Exercise goal: The records below hold a stretch from the line with "The panoptic model was" through the line with "Answer (YES/NO): NO"; return exactly those lines, ends included, and nothing more.

Top of Source data

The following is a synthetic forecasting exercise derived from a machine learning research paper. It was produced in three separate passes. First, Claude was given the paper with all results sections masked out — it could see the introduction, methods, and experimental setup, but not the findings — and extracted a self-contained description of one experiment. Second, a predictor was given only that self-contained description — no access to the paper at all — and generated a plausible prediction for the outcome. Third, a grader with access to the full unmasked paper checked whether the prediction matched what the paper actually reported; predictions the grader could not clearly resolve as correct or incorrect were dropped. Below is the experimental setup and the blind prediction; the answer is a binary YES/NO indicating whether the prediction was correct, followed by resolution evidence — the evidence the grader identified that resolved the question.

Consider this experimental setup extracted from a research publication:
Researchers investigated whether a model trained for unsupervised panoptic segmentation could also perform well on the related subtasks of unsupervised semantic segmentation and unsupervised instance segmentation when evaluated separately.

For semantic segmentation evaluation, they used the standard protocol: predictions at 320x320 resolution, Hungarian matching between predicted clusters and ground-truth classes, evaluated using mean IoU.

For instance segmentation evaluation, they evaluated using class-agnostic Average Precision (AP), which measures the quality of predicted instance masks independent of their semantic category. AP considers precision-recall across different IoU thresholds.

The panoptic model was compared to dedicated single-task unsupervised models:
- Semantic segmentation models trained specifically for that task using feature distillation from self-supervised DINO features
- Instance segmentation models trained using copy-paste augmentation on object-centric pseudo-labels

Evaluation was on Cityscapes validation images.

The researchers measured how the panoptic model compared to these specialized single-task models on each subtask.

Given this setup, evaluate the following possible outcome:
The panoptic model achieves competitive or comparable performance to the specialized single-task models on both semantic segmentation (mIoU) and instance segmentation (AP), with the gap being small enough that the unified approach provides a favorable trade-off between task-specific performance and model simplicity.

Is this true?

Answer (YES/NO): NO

Bottom of Source data
Top of Source data

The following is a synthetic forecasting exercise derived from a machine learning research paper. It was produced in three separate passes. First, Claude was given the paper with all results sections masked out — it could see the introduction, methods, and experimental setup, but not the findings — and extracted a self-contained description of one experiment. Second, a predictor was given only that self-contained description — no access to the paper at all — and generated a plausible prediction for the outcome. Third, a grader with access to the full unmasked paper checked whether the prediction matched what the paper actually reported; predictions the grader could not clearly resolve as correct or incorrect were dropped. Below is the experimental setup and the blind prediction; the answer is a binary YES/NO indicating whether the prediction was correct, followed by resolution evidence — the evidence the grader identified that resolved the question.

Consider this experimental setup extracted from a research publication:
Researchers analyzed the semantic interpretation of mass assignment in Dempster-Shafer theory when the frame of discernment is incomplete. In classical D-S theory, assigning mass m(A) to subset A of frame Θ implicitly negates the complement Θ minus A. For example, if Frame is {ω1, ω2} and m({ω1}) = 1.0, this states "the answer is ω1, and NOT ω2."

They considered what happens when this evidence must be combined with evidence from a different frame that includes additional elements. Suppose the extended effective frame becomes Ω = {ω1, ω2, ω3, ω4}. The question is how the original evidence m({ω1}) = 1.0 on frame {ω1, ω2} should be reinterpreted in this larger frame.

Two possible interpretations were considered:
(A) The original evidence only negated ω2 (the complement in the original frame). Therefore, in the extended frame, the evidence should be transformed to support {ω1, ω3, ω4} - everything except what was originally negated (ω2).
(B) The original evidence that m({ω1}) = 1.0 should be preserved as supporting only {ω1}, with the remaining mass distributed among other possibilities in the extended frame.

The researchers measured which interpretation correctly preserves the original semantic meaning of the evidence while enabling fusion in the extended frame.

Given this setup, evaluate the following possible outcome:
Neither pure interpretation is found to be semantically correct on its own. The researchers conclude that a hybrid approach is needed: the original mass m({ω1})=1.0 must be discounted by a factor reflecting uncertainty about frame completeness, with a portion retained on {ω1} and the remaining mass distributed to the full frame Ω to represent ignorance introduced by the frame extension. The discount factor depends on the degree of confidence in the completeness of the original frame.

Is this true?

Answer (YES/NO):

Bottom of Source data

Exercise solution:
The panoptic model was compared to dedicated single-task unsupervised models:
- Semantic segmentation models trained specifically for that task using feature distillation from self-supervised DINO features
- Instance segmentation models trained using copy-paste augmentation on object-centric pseudo-labels

Evaluation was on Cityscapes validation images.

The researchers measured how the panoptic model compared to these specialized single-task models on each subtask.

Given this setup, evaluate the following possible outcome:
The panoptic model achieves competitive or comparable performance to the specialized single-task models on both semantic segmentation (mIoU) and instance segmentation (AP), with the gap being small enough that the unified approach provides a favorable trade-off between task-specific performance and model simplicity.

Is this true?

Answer (YES/NO): NO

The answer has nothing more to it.